# TextProbe Quickstart Guide

TextProbe is an **all-in-one** Text Analysis API.  The API is organized into four core endpoints which return a rich analysis of your text across many dimensions:
1. **Entities Endpoint**:  [extracts entities](https://en.wikipedia.org/wiki/Named-entity_recognition) like people, groups, and places with automatic [entity linking](https://en.wikipedia.org/wiki/Entity_linking) to the [Wikidata](https://www.wikidata.org/wiki/Wikidata:Main_Page) knowledge base. Also extracts [measurements](https://en.wikipedia.org/wiki/Measured_quantity#:~:text=In%20a%20physical%20setting%20a,the%20context%20of%20quantum%20mechanics) (e.g., *10 cm* from "pencil is 10cm") and measured things (e.g., *pencil* from "pencil is 10cm").
2. **Relations Endpoint**: [extracts relations](https://en.wikipedia.org/wiki/Relationship_extraction) between entities including certain causal relatonships.  Also extracts quotations (speaker->said->quote).
3. **Topics Endpoint**: [auto-categorizes](https://en.wikipedia.org/wiki/Document_classification) text by subject matter. Also extracts salient concepts or subthemes as represented by [keyphrases](https://en.wikipedia.org/wiki/Keyword_extraction).
4. **Feelings Endpoint**: detects [emotion](https://en.wikipedia.org/wiki/Emotion_recognition) (e.g., joy, anger, fear, sadness, neutral) and [sentiment](https://en.wikipedia.org/wiki/Sentiment_analysis) (i.e., positive vs. negative vs. neutral) including [entity sentiment](https://www.semanticscholar.org/paper/Entity-Based-Sentiment-Analysis-on-Twitter-Batra-Rao/b6595c1bb5ae1bd6ea1fd9bf561796dd84c25295) 

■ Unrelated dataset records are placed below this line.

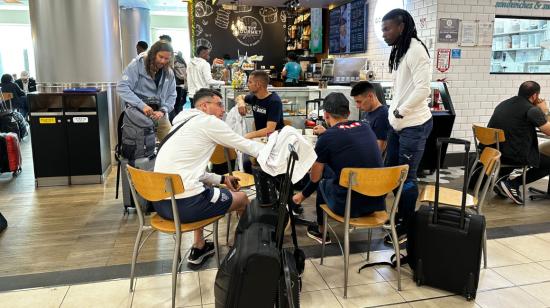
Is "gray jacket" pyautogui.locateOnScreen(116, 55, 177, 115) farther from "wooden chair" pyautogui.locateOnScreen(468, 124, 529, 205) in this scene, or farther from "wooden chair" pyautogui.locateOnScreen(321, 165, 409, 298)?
"wooden chair" pyautogui.locateOnScreen(468, 124, 529, 205)

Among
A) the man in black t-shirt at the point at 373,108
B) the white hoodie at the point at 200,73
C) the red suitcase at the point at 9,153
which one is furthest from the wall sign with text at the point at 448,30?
the red suitcase at the point at 9,153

TextProbe is a REST API that accepts JSON requests via both POST and GET.  Thus, you can access our API with any programming language (e.g., Python, PHP, Node.js, C#) and with very little coding required. We will use Python in this notebook and send requests using the `requests` library. Let's begin by installing `requests`.

In [1]:
!pip install -q requests # install requests if not already installed
import requests          # import requests

## STEP 1: Getting an API Key

TextProbe currently offers our API through [RapidAPI](https://rapidapi.com/marketplace).  A single API request can be used to perform all analyses listed above.  Our API can be accessed for free for up to 500 requests per day with no credit card required. 

To get started, you can:
1. [Register an account](https://rapidapi.com/marketplace) with RapidAPI for free
2. [Subscribe](https://rapidapi.com/textprobe/api/textprobe/pricing) to the TextProbe API.  Choose the Basic Plan to try it out for free.
2. [Go here](https://rapidapi.com/textprobe/api/textprobe/endpoints) and make note of your API key. It will be the value associated with the `x-rapidapi-key` field on the lower right of the screen under **Code Snippets**.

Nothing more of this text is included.